There’s plenty of ambivalence to go ‘round . . .
. . . as there is surrounding the entire Easter cycle in the church calendar.
“The modern English term Easter, cognate with modern German Ostern, developed from the Old English word Ēastre or Ēostre. This is generally held to have originally referred to the name of an Anglo-Saxon goddess, Ēostre, a form of the widely attested Indo-European dawn goddess.” (Click here for more.)
Orthodoxy has always insisted that contrary to our experience, a body that’s been dead for three days can recover physically, miraculously, and that that must be believed as fact, otherwise the gospel message is null and void. (I’ve been astounded at the lengths to which commentators on—and researchers of—the resurrection have been willing to go to prove or disprove the authenticity of the miraculous resurrection; see a typical website on the subject of the Shroud of Turin, for instance.) Liberal theology is more likely to accept a metaphoric resurrection, i.e. the ignition of a fire that spreads throughout the world and is evident today in the extraordinary impact Christ’s followers, equipped with his spirit and fervour, have had and are continuing to have.
By this reasoning, though, Genghis Khan, Winston Churchill and, yes, Elvis Presley are capable of “resurrection” and of lingering on as presences in the world, a thesis that’s not impossible to defend.

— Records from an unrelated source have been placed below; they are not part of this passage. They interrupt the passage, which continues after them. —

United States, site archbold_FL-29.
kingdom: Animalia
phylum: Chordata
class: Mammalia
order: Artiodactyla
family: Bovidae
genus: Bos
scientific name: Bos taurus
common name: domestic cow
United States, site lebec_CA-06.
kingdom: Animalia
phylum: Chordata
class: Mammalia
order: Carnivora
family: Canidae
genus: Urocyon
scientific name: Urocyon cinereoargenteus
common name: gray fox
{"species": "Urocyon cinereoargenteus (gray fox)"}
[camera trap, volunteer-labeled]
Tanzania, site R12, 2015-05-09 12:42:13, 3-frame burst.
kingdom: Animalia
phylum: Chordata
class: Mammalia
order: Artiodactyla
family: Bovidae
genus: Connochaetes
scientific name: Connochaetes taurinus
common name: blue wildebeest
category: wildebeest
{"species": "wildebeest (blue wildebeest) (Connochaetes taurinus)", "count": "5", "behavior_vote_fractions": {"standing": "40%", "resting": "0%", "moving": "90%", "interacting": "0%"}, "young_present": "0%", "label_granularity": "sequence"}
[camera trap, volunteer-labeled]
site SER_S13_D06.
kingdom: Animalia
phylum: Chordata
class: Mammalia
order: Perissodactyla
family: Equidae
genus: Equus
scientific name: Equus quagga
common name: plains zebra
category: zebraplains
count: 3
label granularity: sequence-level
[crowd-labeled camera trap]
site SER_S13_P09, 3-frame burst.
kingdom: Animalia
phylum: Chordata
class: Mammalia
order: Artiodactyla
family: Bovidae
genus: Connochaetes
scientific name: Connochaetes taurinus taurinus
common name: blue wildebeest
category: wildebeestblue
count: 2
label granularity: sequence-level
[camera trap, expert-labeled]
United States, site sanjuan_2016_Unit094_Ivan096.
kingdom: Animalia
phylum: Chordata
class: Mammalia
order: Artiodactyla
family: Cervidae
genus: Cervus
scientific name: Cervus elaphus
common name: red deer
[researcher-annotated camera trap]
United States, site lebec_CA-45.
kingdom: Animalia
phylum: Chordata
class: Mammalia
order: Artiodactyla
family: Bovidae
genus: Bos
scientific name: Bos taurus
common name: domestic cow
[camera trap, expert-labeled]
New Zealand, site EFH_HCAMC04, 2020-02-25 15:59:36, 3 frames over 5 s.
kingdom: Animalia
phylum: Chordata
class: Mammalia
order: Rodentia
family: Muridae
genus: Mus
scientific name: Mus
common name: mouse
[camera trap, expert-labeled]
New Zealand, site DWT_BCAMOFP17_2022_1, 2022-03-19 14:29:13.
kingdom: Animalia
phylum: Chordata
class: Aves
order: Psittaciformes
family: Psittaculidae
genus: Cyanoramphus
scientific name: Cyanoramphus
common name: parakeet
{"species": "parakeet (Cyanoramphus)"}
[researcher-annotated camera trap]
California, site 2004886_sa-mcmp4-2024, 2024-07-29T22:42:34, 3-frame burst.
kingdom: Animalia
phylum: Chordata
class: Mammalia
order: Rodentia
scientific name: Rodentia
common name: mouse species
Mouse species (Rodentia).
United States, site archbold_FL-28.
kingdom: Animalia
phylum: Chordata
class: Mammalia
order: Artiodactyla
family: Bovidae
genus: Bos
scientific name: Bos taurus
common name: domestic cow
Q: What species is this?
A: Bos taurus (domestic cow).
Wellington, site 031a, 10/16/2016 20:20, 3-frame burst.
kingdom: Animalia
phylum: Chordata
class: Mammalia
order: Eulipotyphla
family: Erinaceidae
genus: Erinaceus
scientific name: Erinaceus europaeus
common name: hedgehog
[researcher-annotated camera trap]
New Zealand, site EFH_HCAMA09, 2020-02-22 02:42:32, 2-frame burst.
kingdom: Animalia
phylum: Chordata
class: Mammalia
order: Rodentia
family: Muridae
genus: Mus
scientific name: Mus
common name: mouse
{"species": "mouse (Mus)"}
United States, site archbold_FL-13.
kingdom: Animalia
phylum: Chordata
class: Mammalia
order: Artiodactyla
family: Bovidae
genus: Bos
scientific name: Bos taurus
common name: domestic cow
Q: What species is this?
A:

The metaphoric conception of the resurrection, of course, has to assume that early gospel writers stretched the truth, or else wrote in a code that they understood . . . but that we tend to confuse with historical accounting.
This kind of speculation, of course, plays havoc with those whose faith is founded on the hope of their own resurrection and that mystical transaction that makes eternal life possible, and makes belief the key. It also messes with our delight in Easter bunnies, Easter bonnets, Easter eggs and the euphoria surrounding the message and the music associated with both spring and hope arriving simultaneously (the former not to be the case this year, apparently).
No matter how one understands the Easter sequence, it seems to me the message in it must be remarkably similar in import. In a world of pain, suffering and hopelessness, there was one who saw in every human a child of God and found the strength to sacrifice himself to relieve the lostness he saw around him. To the hungry, he gave food; to the sick, healing; to still others, like Nicodemus, a vision for rebirth into a better reality; and to all, he offered hope.
No matter how the story of Easter is interpreted, unless it creates in us fervour for the core message it will remain meaningless and Easter bunnies, Easter eggs, and NHL playoffs will have to do, especially when spring seems a distant dream.